Book 3, chapter 5, footnote 02

[De la richesse commerciale, Sismondi, 1803, Original, 279]

(2) L’autorité Souveraine en confirmant le monopole des corps de métiers, et en sanctionnant ou réformant leurs statuts, à fait tourner en général à l’avantage du fisc les conditions onéreuses imposées aux récipiendaires. Les Edits de Henri III. de 1582 et 1597 sur les maîtrises, introduisaient, sous prétexte de donner des lois au commerce, une taxe générale sur ses agents et ceux de l’industrie: de même, l’édit du mois d’Avril de 1777, en rétablissant les jurandes supprimées un an auparavant par Mr. Turgot, en faisait un moyen de pourvoir aux besoins du fisc. Cet impôt se rapprochait fort de celui sur les patentes que nous avons déjà examiné ailleurs. Ce qui fait l’objet de ce chapitre, ce n’est point la manière de lever une taxe sur le commerce, mais l’institution à laquelle cette taxe était liée, et qu’on a représenté comme avantageuse à la communauté.

[Translation]

(2) The sovereign authority, by confirming monopoly by guilds and sanctioning or reforming their statues, turned troublesome conditions imposed upon would-be masters to the advantage of the treasury generally. The edicts of Henry III in 1581 and 1597 concerning mastership introduced a general tax upon agents of trade and industry on the pretext of giving laws to trade. Likewise, the edict of April, 1777, by restoring jurandes abolished one year before by Mr. Turgot, made use of them to meet the needs of the treasury. This tax was much like a patent tax, which we have examined above. What is the object of this chapter is not the way to levy a tax upon commerce but the institution to which this tax was related, and which has been touted as advantageous to the community.

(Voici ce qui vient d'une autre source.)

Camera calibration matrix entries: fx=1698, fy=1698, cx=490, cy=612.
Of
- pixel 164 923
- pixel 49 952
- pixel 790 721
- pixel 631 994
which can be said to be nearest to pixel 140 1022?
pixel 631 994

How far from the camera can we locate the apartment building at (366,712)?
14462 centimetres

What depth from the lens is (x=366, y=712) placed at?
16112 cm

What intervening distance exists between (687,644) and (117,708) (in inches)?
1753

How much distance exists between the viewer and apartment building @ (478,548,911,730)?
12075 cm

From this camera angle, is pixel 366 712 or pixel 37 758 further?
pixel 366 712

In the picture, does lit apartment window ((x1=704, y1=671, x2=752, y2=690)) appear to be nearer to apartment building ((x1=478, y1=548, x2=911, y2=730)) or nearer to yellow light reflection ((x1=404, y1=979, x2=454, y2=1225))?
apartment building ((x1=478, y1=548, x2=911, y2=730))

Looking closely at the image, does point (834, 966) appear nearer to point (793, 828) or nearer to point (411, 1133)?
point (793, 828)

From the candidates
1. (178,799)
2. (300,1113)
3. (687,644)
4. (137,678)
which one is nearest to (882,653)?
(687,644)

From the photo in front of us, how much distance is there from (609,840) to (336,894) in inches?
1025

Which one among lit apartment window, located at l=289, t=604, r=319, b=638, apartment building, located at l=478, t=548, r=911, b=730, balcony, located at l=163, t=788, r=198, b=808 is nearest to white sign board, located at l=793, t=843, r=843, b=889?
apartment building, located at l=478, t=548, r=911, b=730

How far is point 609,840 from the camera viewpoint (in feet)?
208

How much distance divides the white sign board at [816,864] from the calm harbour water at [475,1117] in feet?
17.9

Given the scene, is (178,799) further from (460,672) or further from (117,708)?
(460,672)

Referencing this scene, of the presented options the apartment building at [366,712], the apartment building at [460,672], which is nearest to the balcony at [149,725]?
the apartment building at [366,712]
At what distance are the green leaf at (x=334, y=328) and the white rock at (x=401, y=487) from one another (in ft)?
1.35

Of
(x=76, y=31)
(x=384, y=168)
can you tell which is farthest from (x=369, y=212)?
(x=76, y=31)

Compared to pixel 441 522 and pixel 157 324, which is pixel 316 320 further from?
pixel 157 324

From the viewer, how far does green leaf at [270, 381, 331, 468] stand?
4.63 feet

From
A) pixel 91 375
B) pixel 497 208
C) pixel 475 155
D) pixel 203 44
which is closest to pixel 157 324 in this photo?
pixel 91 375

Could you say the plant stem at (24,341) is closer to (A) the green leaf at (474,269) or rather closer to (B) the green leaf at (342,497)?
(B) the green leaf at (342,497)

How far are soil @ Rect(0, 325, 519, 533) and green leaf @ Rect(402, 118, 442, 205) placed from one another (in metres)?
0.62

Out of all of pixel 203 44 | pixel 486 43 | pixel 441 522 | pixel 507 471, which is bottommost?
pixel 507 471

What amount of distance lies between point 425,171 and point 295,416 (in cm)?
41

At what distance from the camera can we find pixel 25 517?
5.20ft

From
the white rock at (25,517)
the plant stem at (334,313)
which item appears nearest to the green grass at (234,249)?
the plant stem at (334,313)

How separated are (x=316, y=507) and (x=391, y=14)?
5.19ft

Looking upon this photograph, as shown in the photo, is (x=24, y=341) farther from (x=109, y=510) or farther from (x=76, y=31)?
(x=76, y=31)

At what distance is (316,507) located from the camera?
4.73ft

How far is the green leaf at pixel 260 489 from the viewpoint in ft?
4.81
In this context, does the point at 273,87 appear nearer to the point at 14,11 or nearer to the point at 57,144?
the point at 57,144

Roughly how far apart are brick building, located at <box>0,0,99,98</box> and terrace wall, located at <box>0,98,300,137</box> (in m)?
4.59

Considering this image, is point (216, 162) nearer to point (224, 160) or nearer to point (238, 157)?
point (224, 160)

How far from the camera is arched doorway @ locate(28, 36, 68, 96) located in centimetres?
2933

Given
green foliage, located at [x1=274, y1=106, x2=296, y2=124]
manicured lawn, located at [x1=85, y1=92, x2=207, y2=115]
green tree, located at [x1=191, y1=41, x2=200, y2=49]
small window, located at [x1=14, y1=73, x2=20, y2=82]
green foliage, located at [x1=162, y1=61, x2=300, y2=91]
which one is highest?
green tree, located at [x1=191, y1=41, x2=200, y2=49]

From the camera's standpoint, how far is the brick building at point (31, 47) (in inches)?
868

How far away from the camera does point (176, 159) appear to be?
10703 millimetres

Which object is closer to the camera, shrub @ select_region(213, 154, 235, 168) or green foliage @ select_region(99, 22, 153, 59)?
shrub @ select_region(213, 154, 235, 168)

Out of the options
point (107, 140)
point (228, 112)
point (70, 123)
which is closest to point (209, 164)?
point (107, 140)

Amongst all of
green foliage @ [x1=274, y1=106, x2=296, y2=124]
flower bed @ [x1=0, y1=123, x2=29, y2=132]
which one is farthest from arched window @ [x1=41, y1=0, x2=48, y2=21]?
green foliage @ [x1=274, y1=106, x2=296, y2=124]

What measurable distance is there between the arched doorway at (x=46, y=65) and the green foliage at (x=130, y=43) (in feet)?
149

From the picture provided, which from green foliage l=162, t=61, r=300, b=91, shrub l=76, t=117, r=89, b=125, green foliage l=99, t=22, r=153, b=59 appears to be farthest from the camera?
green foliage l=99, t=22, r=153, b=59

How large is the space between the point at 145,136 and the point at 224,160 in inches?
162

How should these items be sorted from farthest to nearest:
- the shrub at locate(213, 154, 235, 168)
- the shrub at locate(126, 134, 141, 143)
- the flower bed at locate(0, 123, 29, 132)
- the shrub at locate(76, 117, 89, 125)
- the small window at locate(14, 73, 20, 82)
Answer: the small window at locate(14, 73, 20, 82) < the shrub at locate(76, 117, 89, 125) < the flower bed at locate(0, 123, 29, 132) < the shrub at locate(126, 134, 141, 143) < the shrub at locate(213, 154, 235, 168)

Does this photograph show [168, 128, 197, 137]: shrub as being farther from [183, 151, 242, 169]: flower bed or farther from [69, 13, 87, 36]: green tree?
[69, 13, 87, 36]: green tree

Thursday, 9 September 2010

Book 3, chapter 5, footnote 01

[De la richesse commerciale, Sismondi, 1803, Original, 275-276]

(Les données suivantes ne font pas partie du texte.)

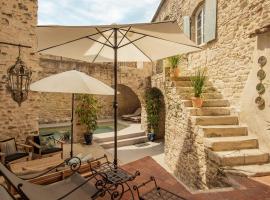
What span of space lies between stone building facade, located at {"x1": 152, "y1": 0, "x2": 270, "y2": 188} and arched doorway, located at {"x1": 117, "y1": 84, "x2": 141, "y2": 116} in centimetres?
926

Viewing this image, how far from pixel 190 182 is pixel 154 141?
5269 millimetres

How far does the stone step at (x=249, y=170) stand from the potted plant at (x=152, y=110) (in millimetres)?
6809

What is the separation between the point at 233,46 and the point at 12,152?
6280 millimetres

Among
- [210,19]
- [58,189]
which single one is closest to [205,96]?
[210,19]

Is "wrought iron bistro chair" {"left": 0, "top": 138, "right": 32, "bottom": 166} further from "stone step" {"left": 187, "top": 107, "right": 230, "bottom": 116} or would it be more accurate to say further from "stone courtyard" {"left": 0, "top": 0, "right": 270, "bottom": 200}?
"stone step" {"left": 187, "top": 107, "right": 230, "bottom": 116}

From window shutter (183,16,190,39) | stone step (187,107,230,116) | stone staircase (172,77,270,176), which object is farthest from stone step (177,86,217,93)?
window shutter (183,16,190,39)

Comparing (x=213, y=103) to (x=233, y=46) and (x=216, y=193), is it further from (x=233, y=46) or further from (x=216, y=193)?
(x=216, y=193)

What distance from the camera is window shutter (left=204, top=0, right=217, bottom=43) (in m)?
6.82

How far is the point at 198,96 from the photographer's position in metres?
5.76

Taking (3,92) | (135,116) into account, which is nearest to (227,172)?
(3,92)

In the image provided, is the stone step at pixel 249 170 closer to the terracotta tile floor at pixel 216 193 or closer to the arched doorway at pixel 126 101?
the terracotta tile floor at pixel 216 193

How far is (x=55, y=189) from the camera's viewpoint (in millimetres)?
2758

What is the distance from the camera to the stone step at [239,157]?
13.9ft

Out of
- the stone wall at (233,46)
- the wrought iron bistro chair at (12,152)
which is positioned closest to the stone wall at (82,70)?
the wrought iron bistro chair at (12,152)
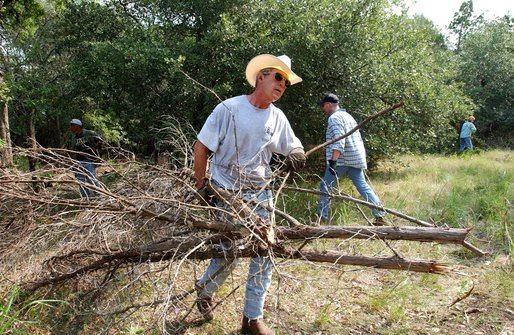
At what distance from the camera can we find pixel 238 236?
2.37 meters

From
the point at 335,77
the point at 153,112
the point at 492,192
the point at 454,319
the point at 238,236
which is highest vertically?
the point at 335,77

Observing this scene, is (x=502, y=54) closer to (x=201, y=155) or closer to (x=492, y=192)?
(x=492, y=192)

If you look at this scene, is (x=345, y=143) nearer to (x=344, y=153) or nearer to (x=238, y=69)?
(x=344, y=153)

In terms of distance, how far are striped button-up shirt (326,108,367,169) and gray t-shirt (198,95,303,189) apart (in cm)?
186

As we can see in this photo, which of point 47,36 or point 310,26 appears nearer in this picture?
point 310,26

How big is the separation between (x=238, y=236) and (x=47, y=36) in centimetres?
1205

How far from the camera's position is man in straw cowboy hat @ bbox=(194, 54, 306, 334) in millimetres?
2453

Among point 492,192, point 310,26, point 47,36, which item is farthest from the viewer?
point 47,36

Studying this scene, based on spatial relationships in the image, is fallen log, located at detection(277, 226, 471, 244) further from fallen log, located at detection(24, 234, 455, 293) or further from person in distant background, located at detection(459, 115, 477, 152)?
person in distant background, located at detection(459, 115, 477, 152)

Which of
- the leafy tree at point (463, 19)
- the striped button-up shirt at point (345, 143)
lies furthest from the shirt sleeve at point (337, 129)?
the leafy tree at point (463, 19)

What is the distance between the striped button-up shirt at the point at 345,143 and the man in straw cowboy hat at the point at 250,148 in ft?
6.22

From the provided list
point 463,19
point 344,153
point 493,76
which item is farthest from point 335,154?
point 463,19

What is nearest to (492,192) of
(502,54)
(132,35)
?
(132,35)

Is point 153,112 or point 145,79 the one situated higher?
point 145,79
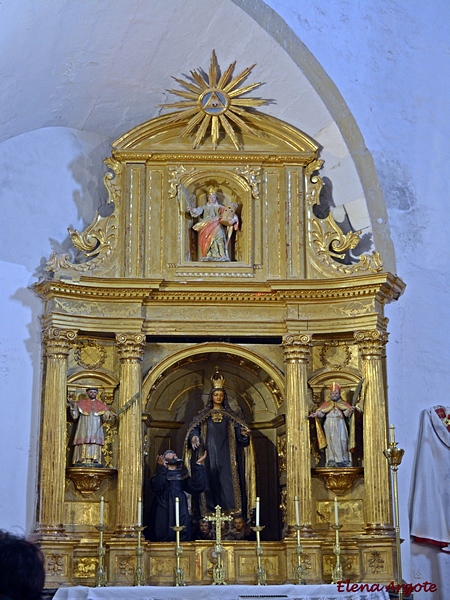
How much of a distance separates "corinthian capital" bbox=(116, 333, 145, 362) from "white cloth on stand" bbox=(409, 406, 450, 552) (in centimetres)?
320

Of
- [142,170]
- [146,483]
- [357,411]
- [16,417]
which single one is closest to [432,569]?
[357,411]

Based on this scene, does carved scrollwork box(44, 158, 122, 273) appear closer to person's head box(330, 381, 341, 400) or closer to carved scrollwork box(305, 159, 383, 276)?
carved scrollwork box(305, 159, 383, 276)

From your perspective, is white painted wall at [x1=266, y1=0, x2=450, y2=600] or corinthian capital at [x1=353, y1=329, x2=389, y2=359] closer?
corinthian capital at [x1=353, y1=329, x2=389, y2=359]

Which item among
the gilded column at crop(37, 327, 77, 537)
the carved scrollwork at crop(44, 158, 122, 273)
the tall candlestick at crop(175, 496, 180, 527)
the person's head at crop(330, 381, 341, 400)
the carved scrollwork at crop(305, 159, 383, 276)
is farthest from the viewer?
the carved scrollwork at crop(44, 158, 122, 273)

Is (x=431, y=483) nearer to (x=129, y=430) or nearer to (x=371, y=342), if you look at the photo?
(x=371, y=342)

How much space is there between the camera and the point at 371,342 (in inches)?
394

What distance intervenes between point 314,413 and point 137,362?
6.54ft

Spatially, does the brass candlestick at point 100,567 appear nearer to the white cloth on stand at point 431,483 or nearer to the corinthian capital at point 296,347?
the corinthian capital at point 296,347

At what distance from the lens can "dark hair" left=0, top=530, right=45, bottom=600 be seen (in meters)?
2.54

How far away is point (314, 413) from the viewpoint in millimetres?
9992

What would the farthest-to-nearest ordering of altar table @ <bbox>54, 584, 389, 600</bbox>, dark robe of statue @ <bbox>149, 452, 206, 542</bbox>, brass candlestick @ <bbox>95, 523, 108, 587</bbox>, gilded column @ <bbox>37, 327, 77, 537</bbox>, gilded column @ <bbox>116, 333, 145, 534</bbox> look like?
dark robe of statue @ <bbox>149, 452, 206, 542</bbox> < gilded column @ <bbox>116, 333, 145, 534</bbox> < gilded column @ <bbox>37, 327, 77, 537</bbox> < brass candlestick @ <bbox>95, 523, 108, 587</bbox> < altar table @ <bbox>54, 584, 389, 600</bbox>

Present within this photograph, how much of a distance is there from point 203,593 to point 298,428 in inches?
83.8

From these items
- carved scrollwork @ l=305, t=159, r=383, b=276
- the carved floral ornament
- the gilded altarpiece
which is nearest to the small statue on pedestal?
the gilded altarpiece

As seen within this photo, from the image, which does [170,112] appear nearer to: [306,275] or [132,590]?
[306,275]
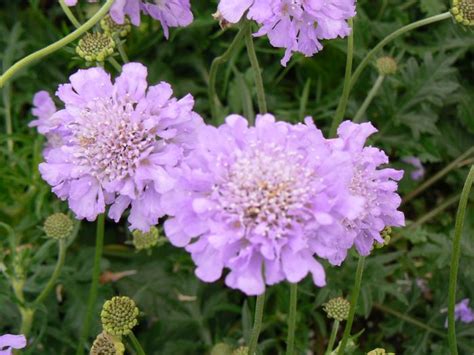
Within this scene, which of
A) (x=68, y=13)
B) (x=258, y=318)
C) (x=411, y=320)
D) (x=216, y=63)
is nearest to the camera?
(x=258, y=318)

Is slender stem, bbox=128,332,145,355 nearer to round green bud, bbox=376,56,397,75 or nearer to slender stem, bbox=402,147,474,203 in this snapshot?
round green bud, bbox=376,56,397,75

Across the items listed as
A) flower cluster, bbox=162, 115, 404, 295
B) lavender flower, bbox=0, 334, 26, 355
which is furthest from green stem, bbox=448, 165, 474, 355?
lavender flower, bbox=0, 334, 26, 355

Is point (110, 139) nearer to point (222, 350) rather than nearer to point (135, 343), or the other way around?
point (135, 343)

(1) L’établissement de corps de métiers, et d’associations de marchands, paraît aussi ancien que le commerce lui-même. Il existait à Rome des collèges d’orfèvres, de boulangers, de bateliers, et quelques autres encore; cependant, remarque Gaius, ad Edictum Provincial. Les lois, les Senatus-Consultes, et les constitutions des Princes, s’opposent à la multiplication de ces maîtrises, et de ces collèges. Pandectes. Liv. III. Tit. IV. Loi I. Neque Societas. Il avait été pourvu encore dés le temps de la loi des XII Tables, à ce que leurs réglements ne fussent réputés valides, et ne liassent les membres des corporations les uns envers les autres, qu’autant qu’ils seraient conformes aux lois générales de l’Etat. Les Décemvirs avaient emprunté cette décision d’une loi de Solon, Pand. Liv. XLVII. Tit. XXII. loi 4.. Sodales sunt qui. Enfin les lois Anglaises avaient été plus loin encore, elles pourvoyaient à ce qu’aucun règlement d’une corporation mercantile ne pût nuire au profit commun du Peuple, c’est-à-dire, ne pût créer un monopole. Stat. 19. Henri VII. chap. 7. Mais Wooddeson nous apprend que cette loi antérieure à la fatale adoption du système mercantile, est oubliée et méprisée aujourd’hui. Wooddeson. system. view. Lect. XVIII. Tom. I p. 495.

[Translation]

(1) The establishment of trade associations and chambers of commerce seems to be as old as commerce itself. There used to be in Rome some unions of goldsmiths, bakers, boatmen, and some other professions. However, Gaius notes in his Ad Edictum Provinciale. Laws, senatorial orders, and constitutions of kings are opposed to the multiplication of these masters and unions (Pandect, book 3, title 4, law 1, Neque Societas). It had been provided as early as the time of the Law of the Twelve Tables, that only when consistent with general laws of the state should their regulations be regarded as valid and govern mutual actions among members of associations. The decemviri had borrowed this decision from a law of Solon (Pandect, book 17, title 22, law 4, Sodales sunt qui). Finally, the English laws had gone so much further as to provide that no regulation within a mercantile association could be to the detriment of the common benefit of the people, or could create a monopoly (statute 19 of Henry VII, chapter 7). But Wooddeson teaches us that that law, prior to the fatal adoption of the mercantile system, is forgotten and disregarded today (Wooddeson, A systematical view of the laws of England, lecture 18, volume 1, p. 495).